The trends from the digital health and fitness sector show that the number of downloads will continue to grow and is projected to reach 52.5 million downloads by the end of 2022. The average revenue per download is expected to be around $6.92.

Globally, the most revenue in the digital and online health and fitness sector is generated in the United States with an estimated US$3,016.00 million in 2022.

Number of fitness and health facilities in Canada

Before the pandemic, in 2020, there were 13,488 fitness facilities in Canada. The majority of these facilities were gyms with 7,398 establishments, followed by beauty and health spas with 4,2024 establishments. In 2022, there were 8,128 gym, health, and fitness clubs, which is an increase of 4.1% compared to 2021. 

Which provinces and territories have the most fitness establishments?

It is not surprising that the number of fitness establishments is closely linked with the number of residents in the province/ territory. Ontario, with 1,727, has the most fitness establishments in Canada followed by Québec with 926. British Columbia, Alberta, and Manitoba complete the top five with 731, 509, and 164 fitness establishments, respectively.

The biggest gym brands in Canada

The biggest gym chains in Canada include GoodLife Fitness Centres, LA Fitness, Self Esteem Brands, PFIP, and Gold’s Gym. The revenues from fitness centres in Canada range from $30,000 to $5 million per year.

GoodLife Fitness, with 255 locations and over one million members, is the most popular gym and fitness chain in Canada. One in 35 Canadians is a member of a GoodLife centre.

Equinox is one of the most expensive chains in Canada, with membership fees of $235 per month, giving you access to all three of their Canadian gyms. At the other end of the price spectrum are Planet Fitness gyms where memberships start from $10 per month.

The cost of an average home gym

While fitness establishments have suffered because of the pandemic, manufacturers of fitness equipment for the home have benefited from it with more people investing in home exercise equipment.

The average home gym in Canada costs about $2,530. For a person on a $ 50-per-month membership, investing in a home gym will pay itself off in four years. Popular home gym equipment in Canada includes adjustable benches and dumbbell sets, squat racks or power racks, and treadmills or bikes.

Yoga is one of the fastest-rising trends in Canada

21% of Canadians say they practice yoga regularly and the most active yogis are aged between 18 and 34. The interest in yoga is lowest in Quebec, where only 16% of the residents choose yoga as their daily exercise.

The number of teachers and students of yoga online increased during the pandemic to 86% and 91, respectively. There are over 2,000 yoga teachers in Canada and 72% of them are female.
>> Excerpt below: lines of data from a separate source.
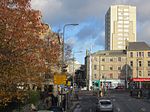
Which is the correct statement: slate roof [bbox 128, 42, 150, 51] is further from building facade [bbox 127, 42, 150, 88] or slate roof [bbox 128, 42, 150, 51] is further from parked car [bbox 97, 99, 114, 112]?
parked car [bbox 97, 99, 114, 112]

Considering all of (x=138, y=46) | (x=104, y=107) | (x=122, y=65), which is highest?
(x=138, y=46)

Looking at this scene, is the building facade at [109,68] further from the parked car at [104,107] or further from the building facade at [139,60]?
the parked car at [104,107]

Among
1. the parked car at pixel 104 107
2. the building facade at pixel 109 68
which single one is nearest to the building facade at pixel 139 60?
the building facade at pixel 109 68

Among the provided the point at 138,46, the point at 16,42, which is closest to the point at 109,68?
the point at 138,46

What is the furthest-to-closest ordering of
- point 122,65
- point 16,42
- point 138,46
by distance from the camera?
1. point 122,65
2. point 138,46
3. point 16,42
Following the Covid-19 pandemic, gyms and other physical fitness facilities are struggling to attract people back with two-thirds of Canadians having either paused or canceled their memberships completely. But while the physical fitness service providers struggle, the online fitness providers and manufacturers of home exercise equipment have benefited from the pandemic.

Most Canadians report they are being physically active for at least 30 minutes every day and many say they became more active during the pandemic. This could be because more people had more time at home during the pandemic and found it easier to fit exercise into their schedules.

While the fitness industry is predicted to grow annually, the physical facilities will need to work hard to compete with the range of fitness apps and videos online to attract people back.

Frequently Asked Questions

Most Canadians, at 60%, exercise for at least 30 minutes every day. However, 6% of Canadians say they do no exercise

In 2021, 16.67% of Canadians had a gym membership.

The Canadian gym, health, and fitness industry was worth $5.7 billion in 2021.

Most Canadians, at 75%, find the lack of time the biggest obstacle for regular exercise.

The physical fitness facilities such as gyms were hit hard by the pandemic, with one-third of users pausing their membership following the pandemic and another third cancelling completely. However, the online fitness sector as well as companies providing equipment for exercising at home, benefited from the pandemic.